Without a plan to work against, agents drift: architecture erodes, decisions are forgotten, regressions creep in. Memory files and wikis store text, not control — they can't hold an agent accountable to your project. Sync is a control layer above your editor and agent, bound to your code and self-validating. Put more agents to work and it coordinates them: run each on its own branch, and review and land their work from one place.

Aspect 🚀 Sync (agent harness) 📝 Memory systems (e.g. Cursor rules) 📚 Documentation (Confluence, Notion)
Primary goal Control agent results & enforce quality Provide simple text context to the agent Human-readable knowledge sharing
Structure Strict, agent-readable constraints & widgets Free-form text files Unstructured text, tables, images
Staleness tracking Automatic, tied to code changes None / manual Manual audits required
Agent behavior Must respect rules; asks for approval when stale Reads notes, but often ignores them Usually not accessible to the agent
Experience Visual Project Hub, widgets, direct oversight Plain text editing External web interface

Sync isn't a memory system — it's a control layer. It keeps your decisions and docs in sync with the code, but its job is governance and quality control, not note-taking.

How it works

  1. Define the guardrails. Open your project — or group several into a workspace — in the Sync desktop app, and define your specs, goals, and constraints.
  2. Launch your agent. The app includes a built-in MCP (Model Context Protocol) server. Connect Claude Code, Cursor, Zed, or any compatible tool in one click, and run it inside Sync's built-in terminal.

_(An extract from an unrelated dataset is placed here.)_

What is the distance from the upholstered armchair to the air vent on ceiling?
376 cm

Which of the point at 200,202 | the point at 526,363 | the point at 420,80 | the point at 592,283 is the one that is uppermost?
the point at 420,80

You can launch any task in its own isolated git worktree, so several agents work in parallel without touching main.
  3. Watch and steer. As the agent works, it interacts with your project through Sync — reading constraints, updating the roadmap, building widgets, and filing open questions when it hits ambiguity.
  4. Review and approve. Walk the agent's changes block by block in the Changes surface and commit only what you trust, straight to git. Review its proposed decisions and answer its questions in the Project Hub. Nothing lands in main until you say so.

Sync offers a CLI for CI/CD pipelines, but everyday use is fully covered by the desktop interface — no console required.

Connect any agent

The Sync binary is the MCP server, installed automatically with the app. The Welcome wizard wires up Claude Code, Cursor, Zed, OpenCode, and Codex for you instantly.

For anything else, point your client at it:

claude mcp add sync -- git-sync mcp

Once connected, your agent can read your project's rules, update its status, and interact with the widget system — all under your control.

Build from source

Prebuilt installers cover macOS (Apple Silicon), Windows, and Linux — see Download. For Intel Macs and other targets, build it yourself.

Prerequisites: Rust (the pinned toolchain installs automatically from rust-toolchain.toml), Node.js 20.19+, the Tauri CLI (cargo install tauri-cli --locked), and the Tauri system dependencies for your platform.

git clone https://github.com/sync-buzz/sync.git
cd sync
npm --prefix web install

# Desktop app installer → target/release/bundle/ (the frontend is built automatically)
cargo tauri build

The frontend is embedded in the binary, so to build just the unified CLI + MCP binary, build the web assets first, then compile:

npm --prefix web run build
cargo build --release   # → target/release/git-sync

Privacy first

Local-first by construction. Everything lives inside your repository. No SaaS, no account, no telemetry, no uploading your codebase to a third party.

Status & contributing

Sync is in Alpha — actively developed, with rapid improvements and occasional breaking changes to the internal data model.

Hit a rough edge? Open an issue. Issues and pull requests are warmly welcome.

License

FSL-1.1-MIT — Functional Source License, reverting to MIT two years after each release. Free for all non-competing use.